Schön für den pathologischen Kältehasser, wie die Temperatur bei jeder Etappe durch Frankreich spürbar zunimmt. Der erste Platz in Spanien: ein „Waldrändli-Platz“. Das Laub knistert nicht mehr, es raschelt – die Seele freut sich.
In der Region von Valencia ist es schon ziemlich warm. Allerdings mag ich mich nicht an der Küste aufhalten, denn die Küstengebiete sind, wirtschaftlich und touristisch bedingt, für mich nicht die erste Wahl. Nicht einladend genug. Es halten sich hier auch viele „fast Gleichgesinnte“ mit ihren Wohnmobilen auf. Das Meer, das Meer! Oft begeben sie sich auf eingezäunte Plätze, eingepfercht für 10 Euro die Nacht, dafür Wasser und nette Nachbarn inklusive. Fährt man weg von der Küste und ein paar Schlaufen den ersten Hügelzug hinauf, findet man genug schöne Plätze und wird nie von der Guardia Civil verscheucht.
Da ich mich immer noch auf die gute, alte Strassenkarte stütze, suche ich die kleinen, blauen Flecken darauf, die „Embalses“. So heissen die zahlreichen Stauseen, die es über ganz Spanien verteilt gibt. Meist sind sie fast leer, so dass sich um sie herum ein Gürtel bildet, eine Art Prärie, mit Baumgruppen, dort, wo eigentlich das Ufer wäre. Es ist leicht, sich einen ruhigen Platz für ein paar Tage auszusuchen.
Ich erinnere mich an 1964. Familienreise mit dem DKW (Deutscher Kraftwagen). Der Küste entlang bis nach Gibraltar haben wir es geschafft. Übernachtet haben wir im Freien.
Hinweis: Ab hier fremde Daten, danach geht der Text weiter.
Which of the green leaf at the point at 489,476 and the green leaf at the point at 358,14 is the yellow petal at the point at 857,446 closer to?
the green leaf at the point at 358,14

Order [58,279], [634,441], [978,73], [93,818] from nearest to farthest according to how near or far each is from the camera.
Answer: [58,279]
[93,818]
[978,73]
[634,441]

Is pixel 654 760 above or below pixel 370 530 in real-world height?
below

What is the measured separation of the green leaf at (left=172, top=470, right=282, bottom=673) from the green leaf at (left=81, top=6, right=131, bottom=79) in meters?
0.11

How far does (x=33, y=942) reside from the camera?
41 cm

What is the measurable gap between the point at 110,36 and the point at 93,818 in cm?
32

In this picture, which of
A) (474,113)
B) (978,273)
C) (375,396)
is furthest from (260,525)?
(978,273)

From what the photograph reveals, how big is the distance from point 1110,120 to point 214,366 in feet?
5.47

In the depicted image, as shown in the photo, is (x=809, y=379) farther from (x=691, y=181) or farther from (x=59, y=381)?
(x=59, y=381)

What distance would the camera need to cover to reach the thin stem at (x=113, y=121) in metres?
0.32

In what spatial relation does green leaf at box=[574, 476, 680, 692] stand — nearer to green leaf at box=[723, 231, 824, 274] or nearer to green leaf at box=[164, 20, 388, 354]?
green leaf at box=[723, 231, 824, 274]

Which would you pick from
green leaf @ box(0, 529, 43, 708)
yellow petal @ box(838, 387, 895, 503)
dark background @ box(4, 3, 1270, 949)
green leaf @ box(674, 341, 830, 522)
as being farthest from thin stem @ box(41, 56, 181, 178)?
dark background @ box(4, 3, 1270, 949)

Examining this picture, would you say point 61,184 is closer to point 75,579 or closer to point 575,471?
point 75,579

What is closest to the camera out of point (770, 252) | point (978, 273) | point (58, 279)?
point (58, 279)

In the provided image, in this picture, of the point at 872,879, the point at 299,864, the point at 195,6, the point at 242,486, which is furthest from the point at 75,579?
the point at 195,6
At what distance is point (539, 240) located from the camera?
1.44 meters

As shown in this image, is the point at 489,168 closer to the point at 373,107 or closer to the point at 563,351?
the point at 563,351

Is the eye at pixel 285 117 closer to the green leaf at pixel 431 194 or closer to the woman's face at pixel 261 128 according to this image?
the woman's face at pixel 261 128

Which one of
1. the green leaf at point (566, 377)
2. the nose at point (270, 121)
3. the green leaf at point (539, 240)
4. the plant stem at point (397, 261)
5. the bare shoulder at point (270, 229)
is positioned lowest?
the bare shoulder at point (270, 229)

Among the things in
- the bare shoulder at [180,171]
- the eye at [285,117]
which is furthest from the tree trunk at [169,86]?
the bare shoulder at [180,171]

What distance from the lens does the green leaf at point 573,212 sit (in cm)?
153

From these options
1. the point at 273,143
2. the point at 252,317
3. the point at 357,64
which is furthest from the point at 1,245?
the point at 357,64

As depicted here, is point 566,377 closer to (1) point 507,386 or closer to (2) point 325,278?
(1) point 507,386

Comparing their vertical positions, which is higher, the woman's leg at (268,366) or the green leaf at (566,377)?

Die Mutter, die kleine Schwester (4-jährig) und ich (11 Jahre alt) irgendwie quer im Auto liegend, der Vater draussen auf einer einfachen Liege. Low budget. Es dünkt mich, ich führe diese Tradition des Reisens weiter, zwar mit etwas mehr Komfort. Zugegeben: dem Vater abgeguckt! Auch er wollte mit der einfachen Art des Reisens den Dingen nahe kommen. Es war wichtig für ihn, mit einem Schafhirten ins Gespräch zu kommen und so von ihm etwas zu erfahren über die Zeit im Franco-Regime. Oder ihn einfach als Menschen in dessen Leben wahrzunehmen. Das Leben und die Geschichte eines Schafhirten in Andalusien oder eines Mönches in Frankreich interessierte und beeindruckte ihn. Ich habe viele Erinnerungen, wie er in der Natur an einem „Plätzli“, wie er es nannte, eine Büchse Ravioli oder Linsen warm machte („abkochen“ war sein Wort dafür) und dabei seine zufriedene und auch fürsorgliche Seite zeigte.
Spanien könnte man auch anders nennen – nämlich „Britain South“. Die Hundespaziergänger sprechen Englisch. „We live here, we have a house here“. Auch in kleinen Dörfern sind die Einkaufsläden auf ihre Kundschaft eingestellt: grosse Auswahl an Pommes Chips, sowie an Hunde- und Katzennahrung.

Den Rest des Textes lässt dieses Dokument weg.